To elucidate the effects of JQ1 on fertility, mice received 50 mg/kg JQ1 or vehicle daily for 6 weeks (n = 7), after which they were mated with female mice whilst still receiving the treatments. After the first month of breeding, all control-treated mice had sired offspring, compared with only four of the JQ1-treated males. The three males that had not sired offspring demonstrated normal mating behaviour. A dose escalation study showed that total daily dose of 50–100 mg/kg was sufficient to produce a complete contraceptive effect in male mice. As reversibility is a key feature of any potential contraceptive, the team investigated the mating behaviours of mice after 1 month of recovery from JQ1 treatment. In the three mice most responsive to JQ1, induced infertility remained complete after 1 month. However, after only 1 further month, all three males sired litters containing a statistically similar number of pups to controls. 4 months after halting the regimen, testis volume, seminiferous tubule area, testis histology, sperm motility and sperm counts returned to control levels, consistent with a full recovery. No long-term effects of treatment were seen, and offspring of the JQ1-treated males exhibited normal mating behaviour and fertility, demonstrating that JQ1 did not confer any transgenerational effects on reproductive function.

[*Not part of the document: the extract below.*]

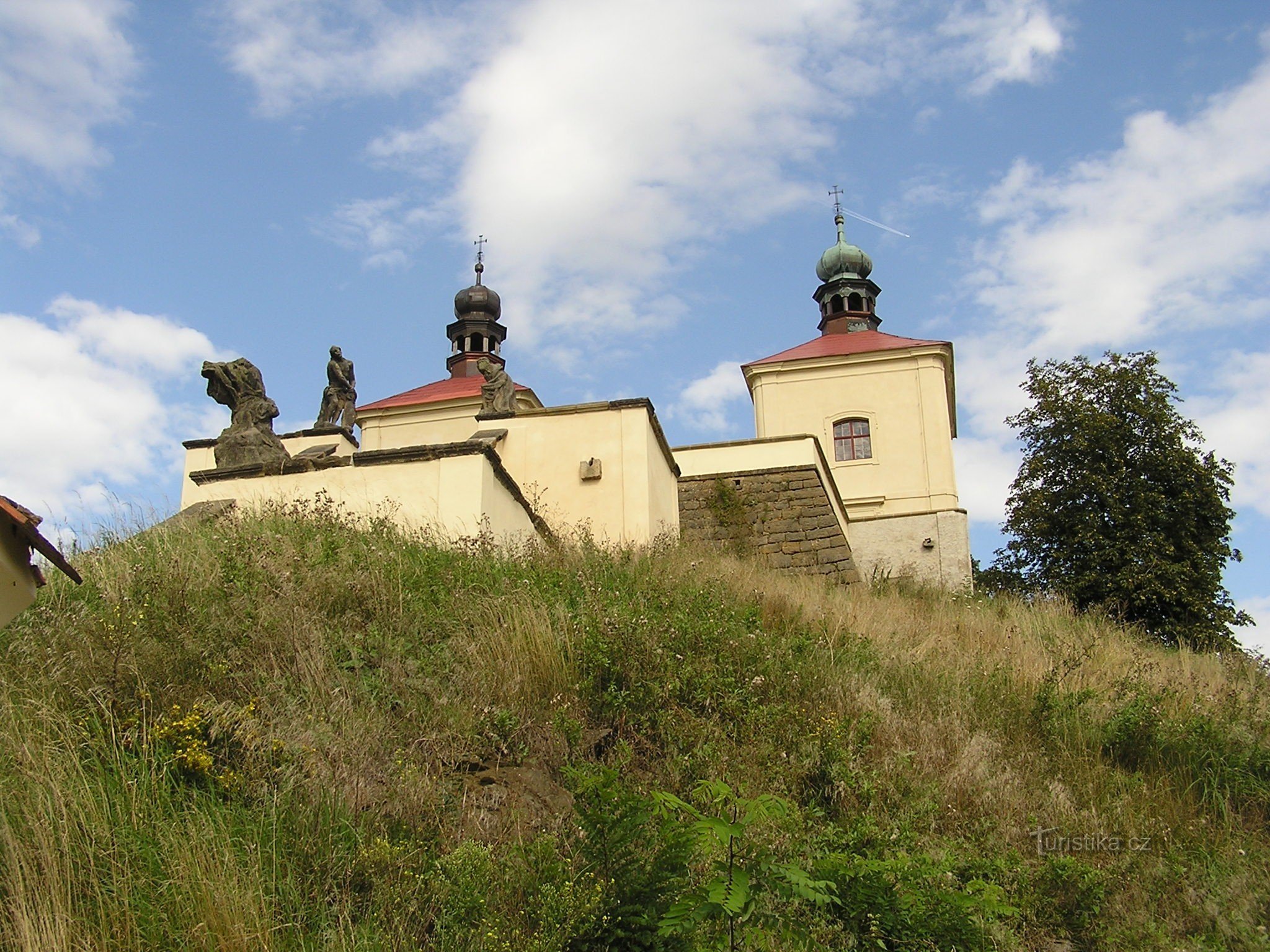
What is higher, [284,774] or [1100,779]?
[284,774]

The clinical potential of a selective and fully reversible male contraceptive in humans is huge and the team has already begun optimization of a BRDT-selective, drug-like molecule, with hopes to have human data available as soon as next year. Unlike some other proposed male contraceptives, JQ1 is nonhormonal, so testosterone levels and penis size would not be altered, and sexual function would not be affected.